## [PROMPT 1]
In the secondment article, which court's decision did the Supreme Court affirm in the Centrica India Offshore case?
____
Secondment of employees – ongoing debate on taxability
In a secondment arrangement, an employee of an overseas company is deputed for a specified period to an Indian company, where he works for the Indian company. Such arrangements are generally entered between group companies and the main purpose is to utilize the personnel talent available in any other company in order to set up, expand, and grow the Indian businesses. During the period of secondment, the employee works on the projects of the Indian company and the duties and responsibilities of the seconded employees are generally defined by the Indian company. As the services are provided by the employees to an Indian Company, the salary earned by the employee is taxed in India and Indian host employer remits the withholding tax on such salary as well.
In a secondment arrangement, many a times from administrative convenience and uninterrupted availability of social security benefits to employees in an overseas country (i.e. home country), the overseas company pays the salary of the seconded employee and Indian company subsequently reimburses the cost to the overseas company.
The real dispute in this context/ arrangement concerns the taxability of reimbursement of the salary by the Indian company to its overseas company. The assessee generally contends that the payment to the overseas company as reimbursement of salary costs would not liable to tax in India in the absence of any income element without any element of markup. Whereas the tax department has been alleging that the payment is for services rendered by the overseas entity through its employee and hence, taxable as Fees for Technical services (FTS). Multiple contrary rulings of various courts have reviewed employment and secondment agreements and concluded on the taxability of these payments.
Judicial Precedents
The most relied upon decision by the tax department is the Delhi High Court decision which was affirmed by Supreme Court in the case of Centrica India Offshore (P.) Ltd1, which held that the reimbursement made by an Indian entity to the overseas entities was taxable in India as FTS/ Fees for Included Services (FIS). In this case, the High Court reviewed the secondment arrangement and the relevant agreements and observed as follows:
- The duties and responsibilities of the employees were under the control of the Indian entity and the overseas entities were not even responsible, if there were any errors or omissions on the part of the employees. Also, the services were provided to the Indian entity, and the benefit or output on such services were also transferred to the Indian entity.
____
## [PROMPT 2]
Rewrite the records from their first line through the line containing "In the RECEITAS chart, how", both included, replacing "legend" with "key" and leaving everything else unchanged.
____
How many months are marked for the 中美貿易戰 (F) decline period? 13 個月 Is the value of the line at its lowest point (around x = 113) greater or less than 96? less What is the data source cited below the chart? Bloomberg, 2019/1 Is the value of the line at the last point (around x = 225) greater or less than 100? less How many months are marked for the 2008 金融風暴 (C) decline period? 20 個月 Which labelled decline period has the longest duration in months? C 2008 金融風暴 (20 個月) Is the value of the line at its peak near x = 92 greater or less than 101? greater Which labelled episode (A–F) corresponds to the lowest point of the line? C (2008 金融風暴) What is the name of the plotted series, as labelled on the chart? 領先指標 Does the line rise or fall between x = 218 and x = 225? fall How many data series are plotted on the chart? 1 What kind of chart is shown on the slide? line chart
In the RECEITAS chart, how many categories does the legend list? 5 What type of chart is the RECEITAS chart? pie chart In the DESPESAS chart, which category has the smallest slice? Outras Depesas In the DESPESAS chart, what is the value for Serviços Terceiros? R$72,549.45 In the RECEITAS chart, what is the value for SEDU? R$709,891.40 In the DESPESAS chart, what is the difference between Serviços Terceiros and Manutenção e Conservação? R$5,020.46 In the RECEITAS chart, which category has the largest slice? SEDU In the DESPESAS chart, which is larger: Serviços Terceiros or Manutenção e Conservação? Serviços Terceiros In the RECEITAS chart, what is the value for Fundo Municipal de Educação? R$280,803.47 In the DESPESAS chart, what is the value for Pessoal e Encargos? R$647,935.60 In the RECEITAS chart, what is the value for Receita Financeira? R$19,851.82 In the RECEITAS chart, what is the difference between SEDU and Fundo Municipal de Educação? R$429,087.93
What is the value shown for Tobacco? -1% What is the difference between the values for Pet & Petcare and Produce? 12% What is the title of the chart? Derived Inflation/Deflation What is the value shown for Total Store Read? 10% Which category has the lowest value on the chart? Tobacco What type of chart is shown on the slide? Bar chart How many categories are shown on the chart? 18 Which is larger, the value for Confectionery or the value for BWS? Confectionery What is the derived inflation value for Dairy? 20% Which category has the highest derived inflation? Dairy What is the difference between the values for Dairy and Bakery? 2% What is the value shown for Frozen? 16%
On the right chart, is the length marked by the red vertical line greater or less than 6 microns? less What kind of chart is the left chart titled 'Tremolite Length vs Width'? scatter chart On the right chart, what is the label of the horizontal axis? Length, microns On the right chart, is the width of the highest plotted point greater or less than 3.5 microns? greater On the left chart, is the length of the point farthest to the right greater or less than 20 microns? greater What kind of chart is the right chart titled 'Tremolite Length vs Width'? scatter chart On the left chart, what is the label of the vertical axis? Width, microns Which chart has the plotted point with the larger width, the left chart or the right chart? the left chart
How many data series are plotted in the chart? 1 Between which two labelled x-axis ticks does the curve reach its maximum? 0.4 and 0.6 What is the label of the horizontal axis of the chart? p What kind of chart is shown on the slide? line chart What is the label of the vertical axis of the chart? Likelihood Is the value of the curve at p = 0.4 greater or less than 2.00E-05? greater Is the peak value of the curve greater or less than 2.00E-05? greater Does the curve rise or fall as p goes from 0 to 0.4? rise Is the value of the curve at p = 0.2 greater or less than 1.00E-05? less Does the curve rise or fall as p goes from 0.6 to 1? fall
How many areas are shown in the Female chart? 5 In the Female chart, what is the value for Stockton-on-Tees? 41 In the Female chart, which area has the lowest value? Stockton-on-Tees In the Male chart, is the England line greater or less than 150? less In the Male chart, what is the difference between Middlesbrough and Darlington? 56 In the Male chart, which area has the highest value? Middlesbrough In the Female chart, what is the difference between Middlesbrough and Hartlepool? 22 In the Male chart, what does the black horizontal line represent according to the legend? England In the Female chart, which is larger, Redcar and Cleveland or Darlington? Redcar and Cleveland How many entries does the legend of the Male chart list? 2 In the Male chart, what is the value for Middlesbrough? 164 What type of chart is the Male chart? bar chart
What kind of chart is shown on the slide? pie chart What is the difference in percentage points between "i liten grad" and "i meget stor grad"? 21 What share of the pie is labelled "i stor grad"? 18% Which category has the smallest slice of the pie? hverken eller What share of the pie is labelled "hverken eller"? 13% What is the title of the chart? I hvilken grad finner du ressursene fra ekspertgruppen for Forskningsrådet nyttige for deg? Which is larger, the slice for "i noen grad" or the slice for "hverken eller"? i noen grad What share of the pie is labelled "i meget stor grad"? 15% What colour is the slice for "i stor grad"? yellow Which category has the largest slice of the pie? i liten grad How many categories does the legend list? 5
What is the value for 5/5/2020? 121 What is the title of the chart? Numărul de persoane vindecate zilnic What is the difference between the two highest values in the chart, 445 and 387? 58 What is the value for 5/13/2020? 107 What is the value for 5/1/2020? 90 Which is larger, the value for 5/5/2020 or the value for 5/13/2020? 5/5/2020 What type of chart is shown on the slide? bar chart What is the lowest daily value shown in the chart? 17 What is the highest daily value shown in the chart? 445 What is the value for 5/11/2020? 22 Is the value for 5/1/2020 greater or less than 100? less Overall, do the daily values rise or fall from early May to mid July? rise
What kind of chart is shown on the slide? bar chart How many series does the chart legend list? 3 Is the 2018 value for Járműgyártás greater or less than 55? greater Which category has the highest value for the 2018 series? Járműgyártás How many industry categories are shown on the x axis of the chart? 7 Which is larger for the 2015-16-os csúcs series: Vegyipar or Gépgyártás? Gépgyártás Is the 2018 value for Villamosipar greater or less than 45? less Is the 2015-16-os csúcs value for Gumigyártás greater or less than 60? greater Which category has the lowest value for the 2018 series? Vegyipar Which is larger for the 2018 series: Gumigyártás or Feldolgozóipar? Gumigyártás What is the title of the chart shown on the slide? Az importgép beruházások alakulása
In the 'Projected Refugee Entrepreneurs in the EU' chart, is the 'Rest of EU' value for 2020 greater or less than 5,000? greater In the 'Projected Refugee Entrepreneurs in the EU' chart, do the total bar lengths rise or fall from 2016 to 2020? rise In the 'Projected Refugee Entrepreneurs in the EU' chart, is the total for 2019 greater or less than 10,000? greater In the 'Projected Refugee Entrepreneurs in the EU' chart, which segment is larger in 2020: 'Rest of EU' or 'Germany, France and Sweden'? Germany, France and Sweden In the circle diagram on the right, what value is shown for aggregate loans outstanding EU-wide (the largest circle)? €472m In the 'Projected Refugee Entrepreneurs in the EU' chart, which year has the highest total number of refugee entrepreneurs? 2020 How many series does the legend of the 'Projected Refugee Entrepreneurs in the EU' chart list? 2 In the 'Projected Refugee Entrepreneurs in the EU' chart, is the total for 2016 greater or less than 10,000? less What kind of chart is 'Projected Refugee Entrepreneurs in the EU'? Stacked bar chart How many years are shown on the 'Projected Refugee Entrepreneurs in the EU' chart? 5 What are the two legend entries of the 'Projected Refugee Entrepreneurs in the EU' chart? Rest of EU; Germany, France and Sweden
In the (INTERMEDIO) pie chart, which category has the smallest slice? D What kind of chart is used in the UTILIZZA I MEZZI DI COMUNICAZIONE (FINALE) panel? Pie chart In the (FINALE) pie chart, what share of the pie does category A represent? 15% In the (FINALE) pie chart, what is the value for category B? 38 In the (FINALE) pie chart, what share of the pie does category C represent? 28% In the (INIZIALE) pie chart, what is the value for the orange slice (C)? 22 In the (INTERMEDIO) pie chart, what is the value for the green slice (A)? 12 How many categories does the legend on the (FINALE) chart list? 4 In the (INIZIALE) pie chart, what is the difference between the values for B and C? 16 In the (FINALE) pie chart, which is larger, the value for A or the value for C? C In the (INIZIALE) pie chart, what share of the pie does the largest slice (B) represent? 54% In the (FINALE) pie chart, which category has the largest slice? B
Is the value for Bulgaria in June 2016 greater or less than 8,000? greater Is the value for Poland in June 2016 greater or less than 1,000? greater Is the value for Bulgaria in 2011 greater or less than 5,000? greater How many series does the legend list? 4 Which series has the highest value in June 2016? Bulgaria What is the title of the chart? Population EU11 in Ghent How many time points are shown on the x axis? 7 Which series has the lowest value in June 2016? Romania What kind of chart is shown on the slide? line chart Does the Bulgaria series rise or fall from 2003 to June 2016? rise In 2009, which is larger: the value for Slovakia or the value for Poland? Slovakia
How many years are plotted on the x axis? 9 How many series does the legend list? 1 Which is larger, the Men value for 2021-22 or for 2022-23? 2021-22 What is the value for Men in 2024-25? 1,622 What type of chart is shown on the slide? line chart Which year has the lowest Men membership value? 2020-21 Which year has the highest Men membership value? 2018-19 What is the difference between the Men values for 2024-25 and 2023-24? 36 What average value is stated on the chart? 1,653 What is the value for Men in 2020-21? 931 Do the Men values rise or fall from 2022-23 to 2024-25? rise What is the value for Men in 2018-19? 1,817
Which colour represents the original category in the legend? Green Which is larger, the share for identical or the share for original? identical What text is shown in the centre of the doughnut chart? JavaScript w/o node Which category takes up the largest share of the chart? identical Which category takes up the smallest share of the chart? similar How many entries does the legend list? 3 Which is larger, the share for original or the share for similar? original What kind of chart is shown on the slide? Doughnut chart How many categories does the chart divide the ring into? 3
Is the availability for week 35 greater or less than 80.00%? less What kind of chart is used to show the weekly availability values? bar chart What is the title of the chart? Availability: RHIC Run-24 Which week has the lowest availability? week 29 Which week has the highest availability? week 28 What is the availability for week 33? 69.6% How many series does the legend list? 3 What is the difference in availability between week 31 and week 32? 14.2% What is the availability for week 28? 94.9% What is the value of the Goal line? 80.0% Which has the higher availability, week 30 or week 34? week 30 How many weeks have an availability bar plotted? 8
____
## [EXERCISE OUTPUT 1]
The Delhi High Court decision.

## [EXERCISE OUTPUT 2]
How many months are marked for the 中美貿易戰 (F) decline period? 13 個月 Is the value of the line at its lowest point (around x = 113) greater or less than 96? less What is the data source cited below the chart? Bloomberg, 2019/1 Is the value of the line at the last point (around x = 225) greater or less than 100? less How many months are marked for the 2008 金融風暴 (C) decline period? 20 個月 Which labelled decline period has the longest duration in months? C 2008 金融風暴 (20 個月) Is the value of the line at its peak near x = 92 greater or less than 101? greater Which labelled episode (A–F) corresponds to the lowest point of the line? C (2008 金融風暴) What is the name of the plotted series, as labelled on the chart? 領先指標 Does the line rise or fall between x = 218 and x = 225? fall How many data series are plotted on the chart? 1 What kind of chart is shown on the slide? line chart
In the RECEITAS chart, how many categories does the key list? 5 What type of chart is the RECEITAS chart? pie chart In the DESPESAS chart, which category has the smallest slice? Outras Depesas In the DESPESAS chart, what is the value for Serviços Terceiros? R$72,549.45 In the RECEITAS chart, what is the value for SEDU? R$709,891.40 In the DESPESAS chart, what is the difference between Serviços Terceiros and Manutenção e Conservação? R$5,020.46 In the RECEITAS chart, which category has the largest slice? SEDU In the DESPESAS chart, which is larger: Serviços Terceiros or Manutenção e Conservação? Serviços Terceiros In the RECEITAS chart, what is the value for Fundo Municipal de Educação? R$280,803.47 In the DESPESAS chart, what is the value for Pessoal e Encargos? R$647,935.60 In the RECEITAS chart, what is the value for Receita Financeira? R$19,851.82 In the RECEITAS chart, what is the difference between SEDU and Fundo Municipal de Educação? R$429,087.93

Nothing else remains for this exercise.